Hira Gasy et Kabary - 1 -

Aux maîtres des kabar diseurs de mots sorciers

24 octobre 2006

Au pays de la parole, dans les contrées régentées par la rhétorique des ergoteurs, allons à la rencontre de l’Hira Gasy, musique traditionnelle malgache théâtralisée, et des mpikabary, des discoureurs sans faille, à la langue aiguisée, “apropté” dans le rond de l’improvisation. Nous sommes à Mandrosohasina, sous les yeux des ancêtres.

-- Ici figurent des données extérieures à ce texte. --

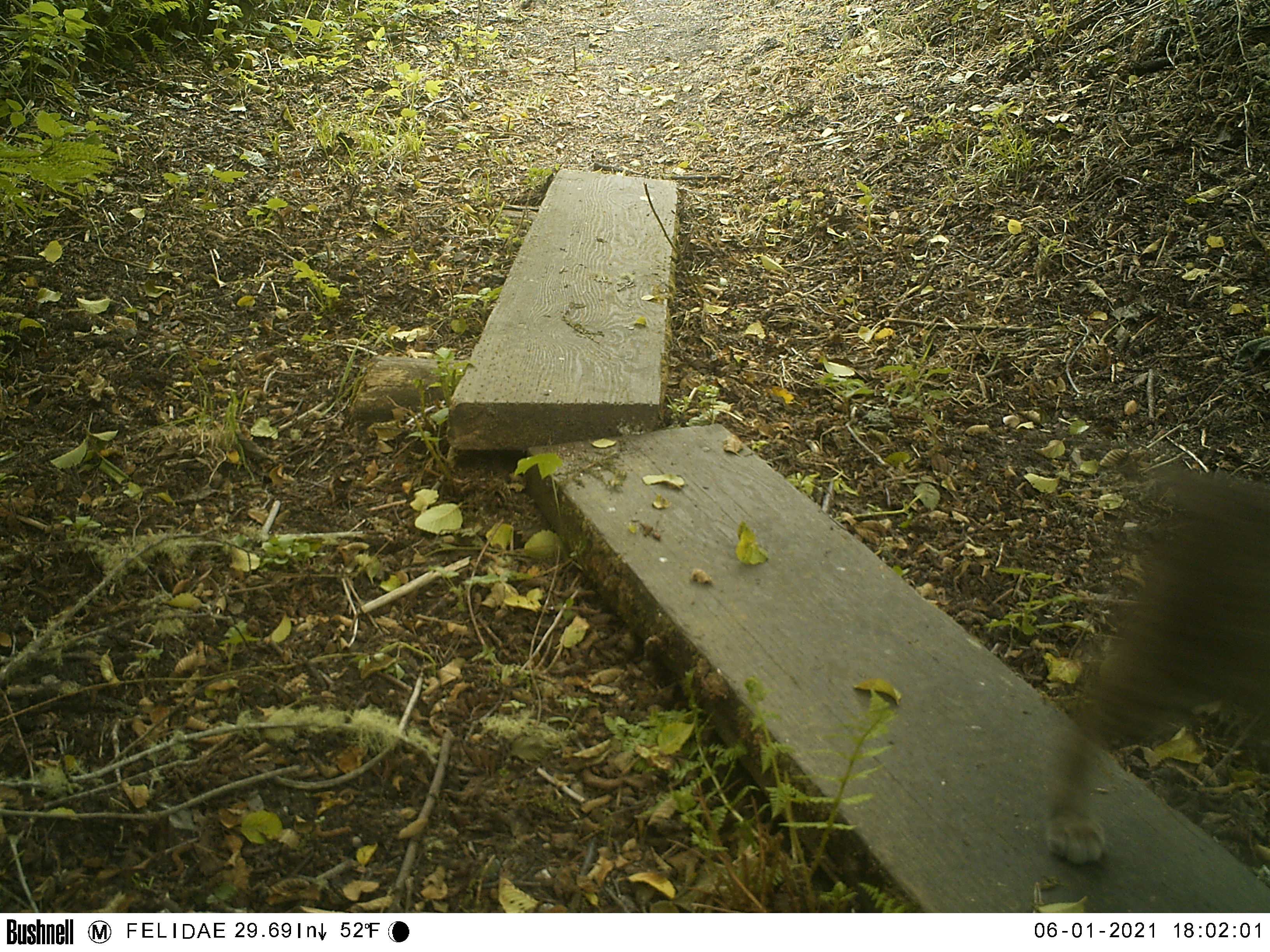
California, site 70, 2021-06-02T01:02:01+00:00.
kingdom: Animalia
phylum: Chordata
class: Mammalia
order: Carnivora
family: Felidae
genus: Lynx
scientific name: Lynx rufus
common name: bobcat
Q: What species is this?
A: Bobcat (Lynx rufus).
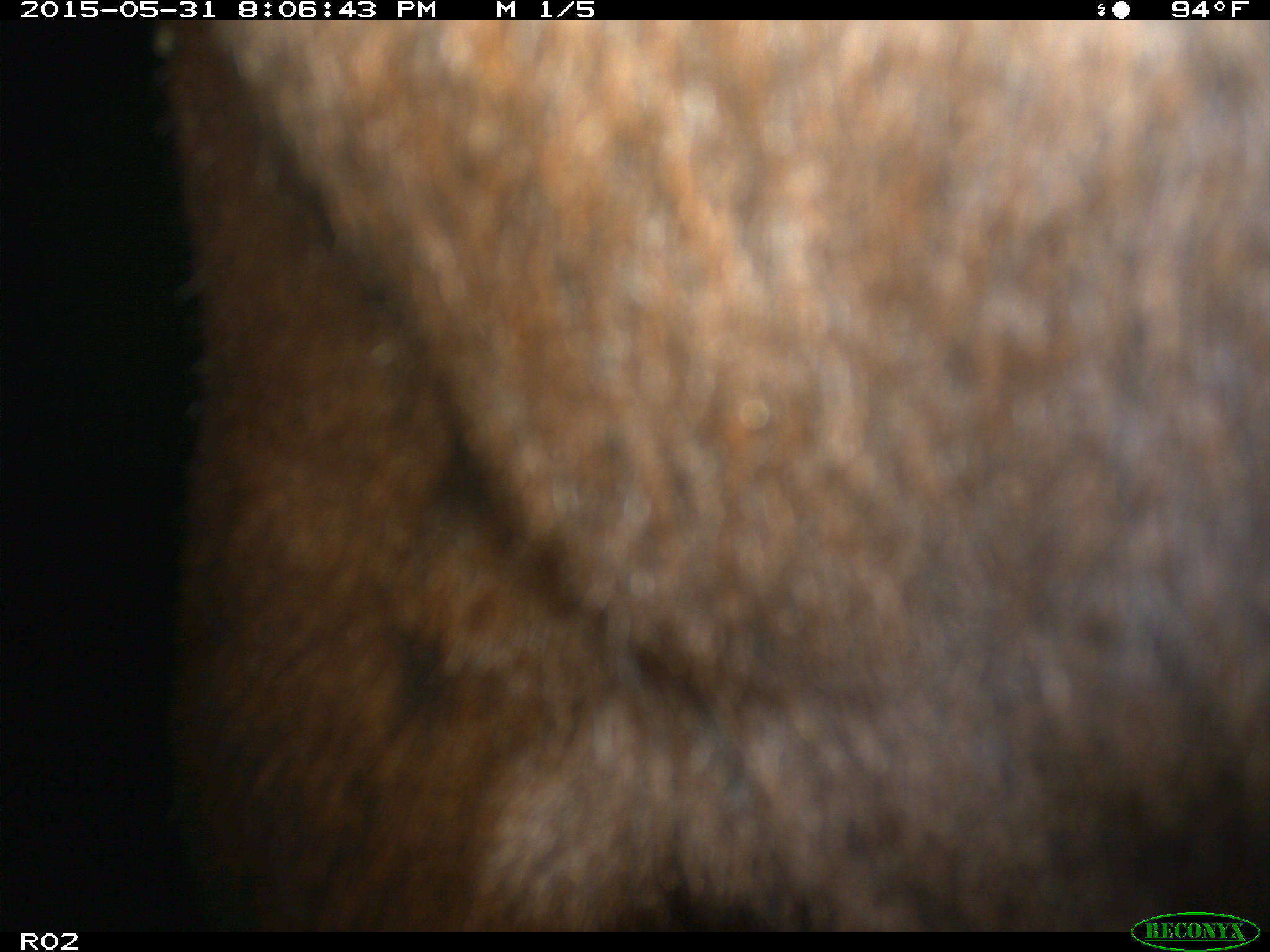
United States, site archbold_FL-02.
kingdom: Animalia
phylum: Chordata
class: Mammalia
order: Artiodactyla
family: Bovidae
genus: Bos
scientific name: Bos taurus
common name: domestic cow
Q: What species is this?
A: Bos taurus (domestic cow).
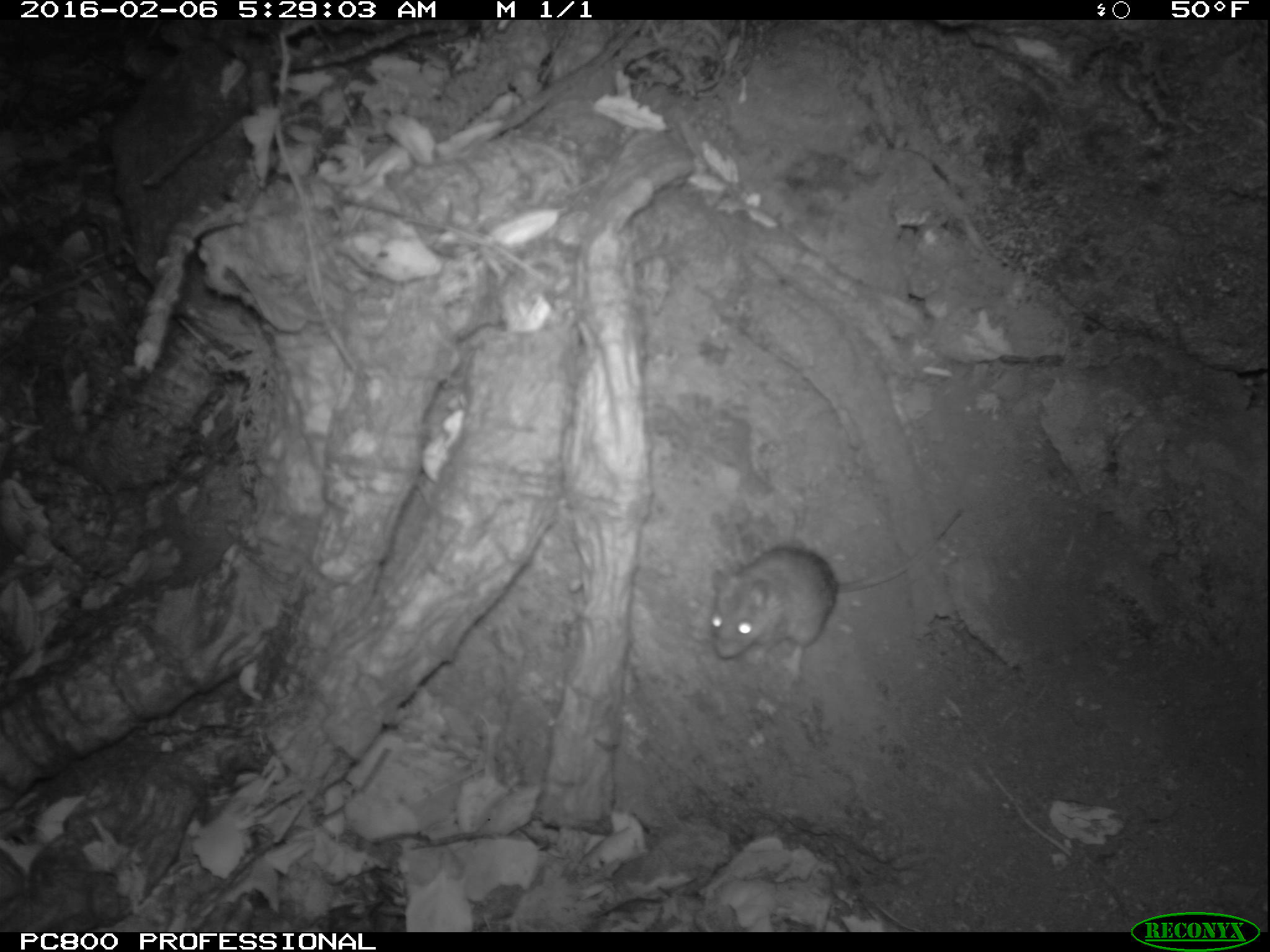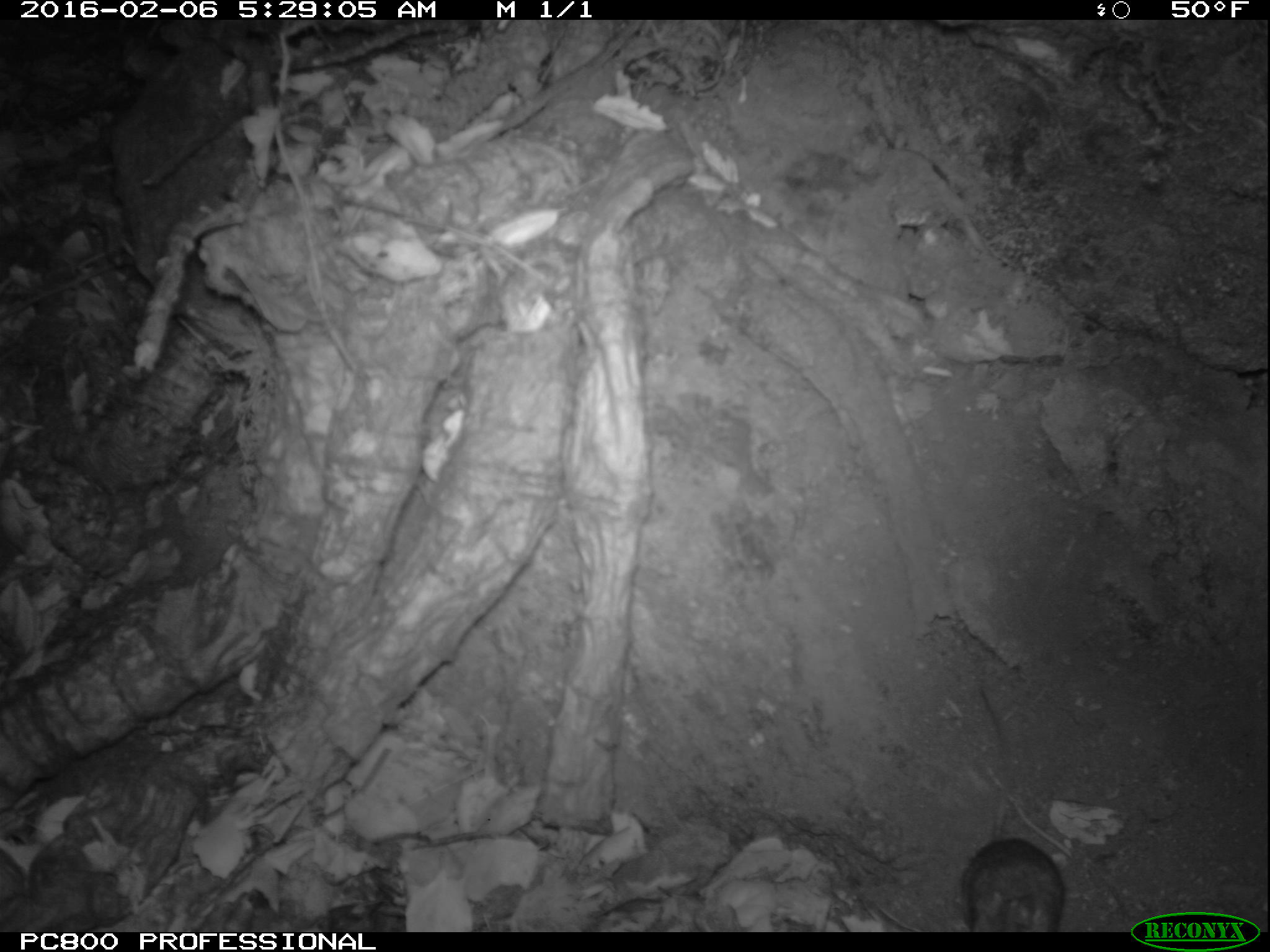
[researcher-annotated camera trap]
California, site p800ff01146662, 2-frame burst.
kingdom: Animalia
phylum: Chordata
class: Mammalia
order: Rodentia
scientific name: Rodentia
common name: rodent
Rodent (Rodentia).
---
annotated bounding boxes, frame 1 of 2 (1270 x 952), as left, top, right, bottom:
rodent: 706, 510, 967, 682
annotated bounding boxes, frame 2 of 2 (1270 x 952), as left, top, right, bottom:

Ils approchent dans une Peugeot 404 bâchée, ils sont une quinzaine entassés dans la petite benne. A les voir, on ne croirait pas que les vedettes arrivent, quoique l’on voit des villageois surgir de tous les horizons, par tous les petits sentiers. Le spectacle ne tardera pas à commencer. L’homme marche vers sa tradition, vers un instant de parole, d’amusement aussi, de musique surtout. A peine les pieds posés par terre, les mpihira gasy de Raveloson, une troupe du village d’Antanetibé, de la Région d’Arivonimano, vers Ampefy, commencent à se préparer, les hommes enfilant leur malabar (chemise longue), les violons quémandant l’accordement. Ici, ce sont les hommes qui parlent, du moins ce sont les hommes que j’ai vus parler. Les femmes, dans leurs robes aux couleurs prononcées, chantent à leurs côtés, mais la parole, le discours, sortira de la bouche de l’artiste mâle. Allez savoir pourquoi. On n’a pas manqué de m’assurer que les femmes, si tant est qu’elles maîtrisent l’art du kabary, peuvent s’exprimer. Joseph Rakotondravelo, professeur de malgache, mpikabary (rhéteur), a effectué des kabary dans tous les cadres, de la circoncision au mariage, maîtrisant autant les subtilités des discours, nuptial, sépulcral, politique. Il insiste sur le fait que les femmes prennent la parole, même si d’une manière plus ancestrale, on préfèrera léguer cette responsabilité à l’aîné de la famille.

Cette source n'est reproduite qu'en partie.